Last year, the school held classes at the former Bryant Elementary School, near Ninth and West Street, after a fire damaged much of the College Hill building days before school was to begin. They called the temporary school “College Hill West.”

On Aug. 8, College Hill will hold a block party celebration to mark its return to the building at First and Clifton as well as to finally show off a new $1.7 million gymnasium and storm shelter that was completed last summer as part of the 2008 bond issue.

The party will start at 6 p.m. with a dedication of the new gymnasium, followed by the school’s annual Meet-the-Teacher event. After that, families and neighbors are invited to a block party along Clifton – traffic will be blocked from First to Mildred – which will feature a DJ, balloon animals and a hotdog dinner.

T-shirts featuring the slogan “College Hill Homecoming 2014” will be sold for $10 each.
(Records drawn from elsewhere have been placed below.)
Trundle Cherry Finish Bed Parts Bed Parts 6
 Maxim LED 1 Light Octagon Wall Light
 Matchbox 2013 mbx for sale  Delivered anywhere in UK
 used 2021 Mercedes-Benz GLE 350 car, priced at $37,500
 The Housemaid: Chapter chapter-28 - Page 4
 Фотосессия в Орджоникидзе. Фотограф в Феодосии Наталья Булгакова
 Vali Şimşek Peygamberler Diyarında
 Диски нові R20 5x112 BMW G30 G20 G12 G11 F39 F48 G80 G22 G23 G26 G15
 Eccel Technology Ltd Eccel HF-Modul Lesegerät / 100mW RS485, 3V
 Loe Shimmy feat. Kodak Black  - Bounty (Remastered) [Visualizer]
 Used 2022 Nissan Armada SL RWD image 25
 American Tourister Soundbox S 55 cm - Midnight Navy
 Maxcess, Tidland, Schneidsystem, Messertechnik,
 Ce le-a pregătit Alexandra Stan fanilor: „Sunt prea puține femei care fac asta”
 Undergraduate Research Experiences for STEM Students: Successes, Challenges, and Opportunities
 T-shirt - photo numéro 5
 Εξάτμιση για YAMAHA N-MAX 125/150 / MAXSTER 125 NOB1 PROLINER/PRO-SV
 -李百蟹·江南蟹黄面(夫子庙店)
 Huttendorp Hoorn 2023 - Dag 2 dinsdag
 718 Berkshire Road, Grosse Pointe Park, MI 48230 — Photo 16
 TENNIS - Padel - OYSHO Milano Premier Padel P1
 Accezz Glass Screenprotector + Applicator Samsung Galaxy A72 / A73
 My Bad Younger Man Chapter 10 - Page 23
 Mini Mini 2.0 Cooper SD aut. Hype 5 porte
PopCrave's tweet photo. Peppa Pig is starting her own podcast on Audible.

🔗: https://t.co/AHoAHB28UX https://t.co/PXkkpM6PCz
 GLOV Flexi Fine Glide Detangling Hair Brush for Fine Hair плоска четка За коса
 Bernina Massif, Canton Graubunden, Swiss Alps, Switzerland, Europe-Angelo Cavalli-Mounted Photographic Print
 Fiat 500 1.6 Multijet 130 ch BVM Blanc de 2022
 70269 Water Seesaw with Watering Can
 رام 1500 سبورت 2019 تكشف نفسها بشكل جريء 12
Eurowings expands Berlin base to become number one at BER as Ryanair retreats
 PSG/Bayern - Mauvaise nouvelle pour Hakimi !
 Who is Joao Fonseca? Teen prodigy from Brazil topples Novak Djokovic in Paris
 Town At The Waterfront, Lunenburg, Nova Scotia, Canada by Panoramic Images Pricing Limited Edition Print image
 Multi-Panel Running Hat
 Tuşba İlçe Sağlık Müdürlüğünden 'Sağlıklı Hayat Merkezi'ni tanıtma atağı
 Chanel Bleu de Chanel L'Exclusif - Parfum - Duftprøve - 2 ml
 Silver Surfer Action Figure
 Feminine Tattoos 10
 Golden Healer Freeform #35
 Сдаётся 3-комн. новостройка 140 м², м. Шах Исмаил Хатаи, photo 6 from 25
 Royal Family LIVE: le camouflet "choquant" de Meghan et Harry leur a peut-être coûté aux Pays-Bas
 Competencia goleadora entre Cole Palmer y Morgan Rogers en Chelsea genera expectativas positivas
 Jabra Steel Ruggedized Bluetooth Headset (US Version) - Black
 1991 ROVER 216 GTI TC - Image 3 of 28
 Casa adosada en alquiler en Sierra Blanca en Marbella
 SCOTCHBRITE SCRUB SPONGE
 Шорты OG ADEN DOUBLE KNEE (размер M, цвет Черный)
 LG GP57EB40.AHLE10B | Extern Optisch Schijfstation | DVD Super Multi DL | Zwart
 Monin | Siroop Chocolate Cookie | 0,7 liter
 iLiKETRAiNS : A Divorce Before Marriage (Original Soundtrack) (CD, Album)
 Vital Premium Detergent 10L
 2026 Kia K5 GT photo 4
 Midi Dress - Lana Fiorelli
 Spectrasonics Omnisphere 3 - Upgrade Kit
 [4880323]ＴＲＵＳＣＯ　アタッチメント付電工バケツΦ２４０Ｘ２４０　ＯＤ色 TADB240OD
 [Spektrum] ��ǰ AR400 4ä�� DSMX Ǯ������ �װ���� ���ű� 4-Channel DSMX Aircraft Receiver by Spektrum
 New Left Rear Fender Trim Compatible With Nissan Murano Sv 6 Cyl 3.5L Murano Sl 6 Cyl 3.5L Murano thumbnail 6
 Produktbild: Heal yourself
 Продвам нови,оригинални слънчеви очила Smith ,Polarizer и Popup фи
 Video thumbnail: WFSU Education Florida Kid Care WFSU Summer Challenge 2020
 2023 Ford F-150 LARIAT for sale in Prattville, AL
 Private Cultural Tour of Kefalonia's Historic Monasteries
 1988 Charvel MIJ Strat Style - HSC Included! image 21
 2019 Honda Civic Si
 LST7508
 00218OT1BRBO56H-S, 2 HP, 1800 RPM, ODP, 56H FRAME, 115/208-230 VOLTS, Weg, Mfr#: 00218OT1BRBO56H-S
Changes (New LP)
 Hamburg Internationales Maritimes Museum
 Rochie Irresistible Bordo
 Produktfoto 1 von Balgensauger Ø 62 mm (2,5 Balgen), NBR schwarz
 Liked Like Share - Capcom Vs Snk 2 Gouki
The school also plans to kick off a garden beautification project that evening, selling bricks that will be used to create a walkway around some raised vegetable gardens on the south side of the school. The bricks will be engraved with donors’ names, Yeager said.

After the fire, the Wichita district spent more than $5 million to repair and upgrade College Hill Elementary, which was built in 1976. Most of the cost was covered by insurance.

Changes include a new heating and air-conditioning system, roof, security system, electrical fixtures and computer network wiring. Movable partitions between some classrooms were replaced with permanent walls. Crews also brought the building up to current code and into compliance with the Americans with Disabilities Act.

Twenty-two of the school’s 26 classrooms and the library sustained heavy damage from fire, smoke or water, officials said.